**REQUIREMENTS:**
Make an exact copy of the lines, leaving the pictures out.

[Start DATASET CONTENT]

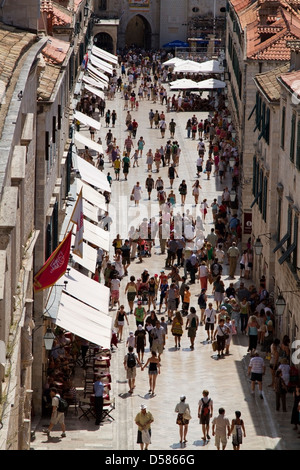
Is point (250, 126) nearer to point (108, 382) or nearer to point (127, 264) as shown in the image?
point (127, 264)

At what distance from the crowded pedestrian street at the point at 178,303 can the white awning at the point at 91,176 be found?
196 cm

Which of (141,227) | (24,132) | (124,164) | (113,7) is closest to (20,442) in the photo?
(24,132)

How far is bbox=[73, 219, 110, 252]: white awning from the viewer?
40.9 m

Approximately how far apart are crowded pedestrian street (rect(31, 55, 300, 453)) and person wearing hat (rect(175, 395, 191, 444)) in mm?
162

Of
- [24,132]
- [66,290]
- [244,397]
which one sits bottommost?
[244,397]

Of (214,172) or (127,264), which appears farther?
(214,172)

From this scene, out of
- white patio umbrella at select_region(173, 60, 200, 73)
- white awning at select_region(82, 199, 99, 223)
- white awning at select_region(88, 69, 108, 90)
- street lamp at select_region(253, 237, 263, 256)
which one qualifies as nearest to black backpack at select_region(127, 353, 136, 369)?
street lamp at select_region(253, 237, 263, 256)

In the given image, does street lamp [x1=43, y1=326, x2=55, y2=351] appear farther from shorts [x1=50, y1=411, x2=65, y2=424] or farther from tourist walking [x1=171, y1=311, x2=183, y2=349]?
tourist walking [x1=171, y1=311, x2=183, y2=349]

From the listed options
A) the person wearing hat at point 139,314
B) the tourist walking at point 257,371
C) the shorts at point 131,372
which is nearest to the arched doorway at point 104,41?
the person wearing hat at point 139,314

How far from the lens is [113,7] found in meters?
112

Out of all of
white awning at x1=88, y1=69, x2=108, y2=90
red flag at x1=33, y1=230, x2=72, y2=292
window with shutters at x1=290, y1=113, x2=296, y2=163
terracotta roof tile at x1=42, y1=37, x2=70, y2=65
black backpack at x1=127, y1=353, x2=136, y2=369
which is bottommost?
black backpack at x1=127, y1=353, x2=136, y2=369

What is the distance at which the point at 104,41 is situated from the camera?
109938 millimetres

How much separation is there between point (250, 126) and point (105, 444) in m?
24.0

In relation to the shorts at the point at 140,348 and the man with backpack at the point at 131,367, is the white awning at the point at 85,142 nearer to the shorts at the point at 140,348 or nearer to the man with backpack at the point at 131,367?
the shorts at the point at 140,348
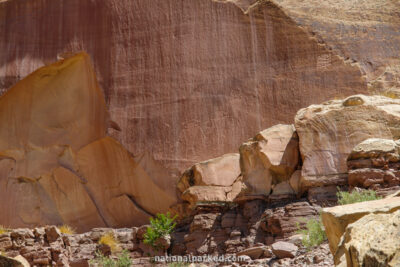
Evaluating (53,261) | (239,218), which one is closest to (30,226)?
(53,261)

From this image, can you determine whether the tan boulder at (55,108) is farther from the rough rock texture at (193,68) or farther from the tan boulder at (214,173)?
the tan boulder at (214,173)

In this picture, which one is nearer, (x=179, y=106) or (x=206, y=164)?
(x=206, y=164)

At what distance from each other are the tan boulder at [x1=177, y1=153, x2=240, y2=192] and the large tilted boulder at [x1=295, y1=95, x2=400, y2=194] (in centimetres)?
270

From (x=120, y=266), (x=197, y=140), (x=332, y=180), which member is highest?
(x=197, y=140)

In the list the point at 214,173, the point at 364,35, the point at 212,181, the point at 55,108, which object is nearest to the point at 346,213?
the point at 212,181

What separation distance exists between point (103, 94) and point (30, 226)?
4589 millimetres

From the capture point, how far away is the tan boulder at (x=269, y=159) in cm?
1384

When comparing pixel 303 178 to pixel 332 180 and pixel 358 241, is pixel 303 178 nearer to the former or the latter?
pixel 332 180

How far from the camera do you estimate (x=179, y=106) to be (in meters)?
17.0

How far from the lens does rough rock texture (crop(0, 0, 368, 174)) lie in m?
16.6

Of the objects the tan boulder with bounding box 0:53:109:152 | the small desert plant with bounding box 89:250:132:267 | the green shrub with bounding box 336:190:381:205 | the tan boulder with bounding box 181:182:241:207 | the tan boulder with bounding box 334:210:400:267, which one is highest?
the tan boulder with bounding box 0:53:109:152

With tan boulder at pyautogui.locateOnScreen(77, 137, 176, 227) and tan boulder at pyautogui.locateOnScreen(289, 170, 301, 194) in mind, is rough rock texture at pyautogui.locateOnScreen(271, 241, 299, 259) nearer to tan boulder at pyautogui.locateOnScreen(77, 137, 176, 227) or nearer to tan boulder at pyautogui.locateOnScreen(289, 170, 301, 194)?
tan boulder at pyautogui.locateOnScreen(289, 170, 301, 194)

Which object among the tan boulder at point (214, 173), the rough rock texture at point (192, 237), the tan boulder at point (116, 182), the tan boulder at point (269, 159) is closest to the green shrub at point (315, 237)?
the rough rock texture at point (192, 237)

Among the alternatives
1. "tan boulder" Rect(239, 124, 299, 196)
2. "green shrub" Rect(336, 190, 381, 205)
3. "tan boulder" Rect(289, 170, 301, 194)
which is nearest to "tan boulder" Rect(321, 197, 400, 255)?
"green shrub" Rect(336, 190, 381, 205)
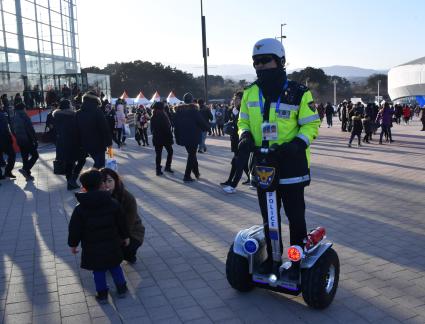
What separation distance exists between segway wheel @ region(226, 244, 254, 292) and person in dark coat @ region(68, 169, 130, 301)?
994mm

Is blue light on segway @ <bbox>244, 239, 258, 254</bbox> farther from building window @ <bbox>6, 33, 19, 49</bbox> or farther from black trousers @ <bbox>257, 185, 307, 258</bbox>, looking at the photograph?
building window @ <bbox>6, 33, 19, 49</bbox>

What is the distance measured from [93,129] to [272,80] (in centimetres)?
524

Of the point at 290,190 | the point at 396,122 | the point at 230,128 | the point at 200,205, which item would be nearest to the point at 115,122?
the point at 200,205

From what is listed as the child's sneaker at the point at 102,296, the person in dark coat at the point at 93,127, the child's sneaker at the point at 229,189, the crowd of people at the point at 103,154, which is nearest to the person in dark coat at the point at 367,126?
the crowd of people at the point at 103,154

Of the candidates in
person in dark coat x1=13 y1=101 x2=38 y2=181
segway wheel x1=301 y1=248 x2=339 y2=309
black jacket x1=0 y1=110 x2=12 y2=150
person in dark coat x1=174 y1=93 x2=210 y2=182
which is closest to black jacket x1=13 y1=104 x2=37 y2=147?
person in dark coat x1=13 y1=101 x2=38 y2=181

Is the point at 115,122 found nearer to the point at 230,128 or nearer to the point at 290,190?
the point at 230,128

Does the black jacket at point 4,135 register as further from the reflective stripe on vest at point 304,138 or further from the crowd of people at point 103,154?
the reflective stripe on vest at point 304,138

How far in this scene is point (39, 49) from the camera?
30.5 metres

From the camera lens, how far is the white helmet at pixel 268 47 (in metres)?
3.44

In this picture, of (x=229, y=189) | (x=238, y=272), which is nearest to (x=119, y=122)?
(x=229, y=189)

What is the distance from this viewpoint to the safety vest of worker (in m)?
3.46

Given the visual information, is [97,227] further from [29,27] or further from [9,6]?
[29,27]

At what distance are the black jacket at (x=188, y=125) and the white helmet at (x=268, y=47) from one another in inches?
226

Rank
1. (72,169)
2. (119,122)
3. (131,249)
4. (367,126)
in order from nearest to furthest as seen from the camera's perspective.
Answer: (131,249) < (72,169) < (367,126) < (119,122)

[End DATASET CONTENT]

**RESULT OF THIS TASK:**
Is point (250, 126) nearer to point (108, 382) or nearer to point (127, 264) as shown in the image?
point (127, 264)

At what distance from the crowded pedestrian street at the point at 178,303 can the white awning at the point at 91,176 be found?
196 cm

Which of (141,227) | (24,132) | (124,164) | (113,7) is closest to (20,442) in the photo?
(24,132)

How far is bbox=[73, 219, 110, 252]: white awning from the viewer?
40.9 m

Approximately how far apart are crowded pedestrian street (rect(31, 55, 300, 453)) and person wearing hat (rect(175, 395, 191, 444)) in mm?
162

Of
- [24,132]
- [66,290]
- [244,397]
which one sits bottommost?
[244,397]

Of (214,172) or (127,264), which appears farther?
(214,172)

From this scene, out of
- white patio umbrella at select_region(173, 60, 200, 73)
- white awning at select_region(82, 199, 99, 223)
- white awning at select_region(88, 69, 108, 90)
- street lamp at select_region(253, 237, 263, 256)
which one qualifies as nearest to black backpack at select_region(127, 353, 136, 369)?
street lamp at select_region(253, 237, 263, 256)

In the given image, does street lamp [x1=43, y1=326, x2=55, y2=351] appear farther from shorts [x1=50, y1=411, x2=65, y2=424] or farther from tourist walking [x1=171, y1=311, x2=183, y2=349]?
tourist walking [x1=171, y1=311, x2=183, y2=349]

From the listed options
A) the person wearing hat at point 139,314
B) the tourist walking at point 257,371
C) the shorts at point 131,372
which is nearest to the arched doorway at point 104,41?
the person wearing hat at point 139,314

How far from the lens is [113,7] found in meters?
112

Out of all of
white awning at x1=88, y1=69, x2=108, y2=90
red flag at x1=33, y1=230, x2=72, y2=292
window with shutters at x1=290, y1=113, x2=296, y2=163
terracotta roof tile at x1=42, y1=37, x2=70, y2=65
black backpack at x1=127, y1=353, x2=136, y2=369
which is bottommost?
black backpack at x1=127, y1=353, x2=136, y2=369

What is the distance at which the point at 104,41 is situated from the camera?
109938 millimetres

How much separation is there between point (250, 126) and point (105, 444) in m?
24.0

In relation to the shorts at the point at 140,348 and the man with backpack at the point at 131,367, is the white awning at the point at 85,142 nearer to the shorts at the point at 140,348 or nearer to the man with backpack at the point at 131,367?
the shorts at the point at 140,348
Evaluating (53,261) | (239,218), which one is closest to (30,226)?
(53,261)

From this image, can you determine whether the tan boulder at (55,108) is farther from the rough rock texture at (193,68) or farther from the tan boulder at (214,173)?
the tan boulder at (214,173)

In this picture, which one is nearer, (x=179, y=106) or (x=206, y=164)?
(x=206, y=164)

At what distance from each other are the tan boulder at [x1=177, y1=153, x2=240, y2=192] and the large tilted boulder at [x1=295, y1=95, x2=400, y2=194] (in centimetres)?
270

From (x=120, y=266), (x=197, y=140), (x=332, y=180), which member is highest?
(x=197, y=140)

In the list the point at 214,173, the point at 364,35, the point at 212,181, the point at 55,108, which object is nearest to the point at 346,213?
the point at 212,181

What separation distance exists between point (103, 94) and point (30, 226)?
4589 millimetres

From the capture point, how far away is the tan boulder at (x=269, y=159) in cm?
1384

When comparing pixel 303 178 to pixel 332 180 and pixel 358 241, is pixel 303 178 nearer to the former or the latter?
pixel 332 180

How far from the camera do you estimate (x=179, y=106) to be (in meters)?
17.0

How far from the lens does rough rock texture (crop(0, 0, 368, 174)) lie in m?
16.6

Of the objects the tan boulder with bounding box 0:53:109:152 | the small desert plant with bounding box 89:250:132:267 | the green shrub with bounding box 336:190:381:205 | the tan boulder with bounding box 181:182:241:207 | the tan boulder with bounding box 334:210:400:267, which one is highest?
the tan boulder with bounding box 0:53:109:152

With tan boulder at pyautogui.locateOnScreen(77, 137, 176, 227) and tan boulder at pyautogui.locateOnScreen(289, 170, 301, 194) in mind, is rough rock texture at pyautogui.locateOnScreen(271, 241, 299, 259) nearer to tan boulder at pyautogui.locateOnScreen(77, 137, 176, 227) or nearer to tan boulder at pyautogui.locateOnScreen(289, 170, 301, 194)?
tan boulder at pyautogui.locateOnScreen(289, 170, 301, 194)

Which object among the tan boulder at point (214, 173), the rough rock texture at point (192, 237), the tan boulder at point (116, 182), the tan boulder at point (269, 159) is closest to the green shrub at point (315, 237)?
the rough rock texture at point (192, 237)

Among the alternatives
1. "tan boulder" Rect(239, 124, 299, 196)
2. "green shrub" Rect(336, 190, 381, 205)
3. "tan boulder" Rect(289, 170, 301, 194)
which is nearest to "tan boulder" Rect(321, 197, 400, 255)?
"green shrub" Rect(336, 190, 381, 205)
What separation distance exists between segway wheel @ region(226, 244, 254, 292) and person in dark coat @ region(68, 169, 130, 301)?
994mm

Is blue light on segway @ <bbox>244, 239, 258, 254</bbox> farther from building window @ <bbox>6, 33, 19, 49</bbox> or farther from black trousers @ <bbox>257, 185, 307, 258</bbox>, looking at the photograph?
building window @ <bbox>6, 33, 19, 49</bbox>

What is the distance measured from [93,129] to [272,80] (in centimetres)?
524

Of the point at 290,190 | the point at 396,122 | the point at 230,128 | the point at 200,205, which item would be nearest to the point at 115,122?
the point at 200,205

From what is listed as the child's sneaker at the point at 102,296, the person in dark coat at the point at 93,127, the child's sneaker at the point at 229,189, the crowd of people at the point at 103,154, which is nearest to the person in dark coat at the point at 367,126?
the crowd of people at the point at 103,154

Of the candidates in
person in dark coat x1=13 y1=101 x2=38 y2=181
segway wheel x1=301 y1=248 x2=339 y2=309
black jacket x1=0 y1=110 x2=12 y2=150
person in dark coat x1=174 y1=93 x2=210 y2=182
which is closest to black jacket x1=13 y1=104 x2=37 y2=147?
person in dark coat x1=13 y1=101 x2=38 y2=181

Is the point at 115,122 found nearer to the point at 230,128 or nearer to the point at 290,190?
the point at 230,128

Does the black jacket at point 4,135 register as further from the reflective stripe on vest at point 304,138 or further from the crowd of people at point 103,154?
the reflective stripe on vest at point 304,138

How far in this scene is point (39, 49) from the camera?
30.5 metres

From the camera lens, how far is the white helmet at pixel 268 47 (in metres)?
3.44

In this picture, of (x=229, y=189) | (x=238, y=272), which is nearest to (x=119, y=122)?
(x=229, y=189)

What is the distance from this viewpoint to the safety vest of worker (in m)?
3.46

Given the visual information, is [97,227] further from [29,27] or further from [9,6]?
[29,27]

At what distance are the black jacket at (x=188, y=125) and the white helmet at (x=268, y=47) from one another in inches?
226

Rank
1. (72,169)
2. (119,122)
3. (131,249)
4. (367,126)
in order from nearest to furthest as seen from the camera's perspective.
Answer: (131,249) < (72,169) < (367,126) < (119,122)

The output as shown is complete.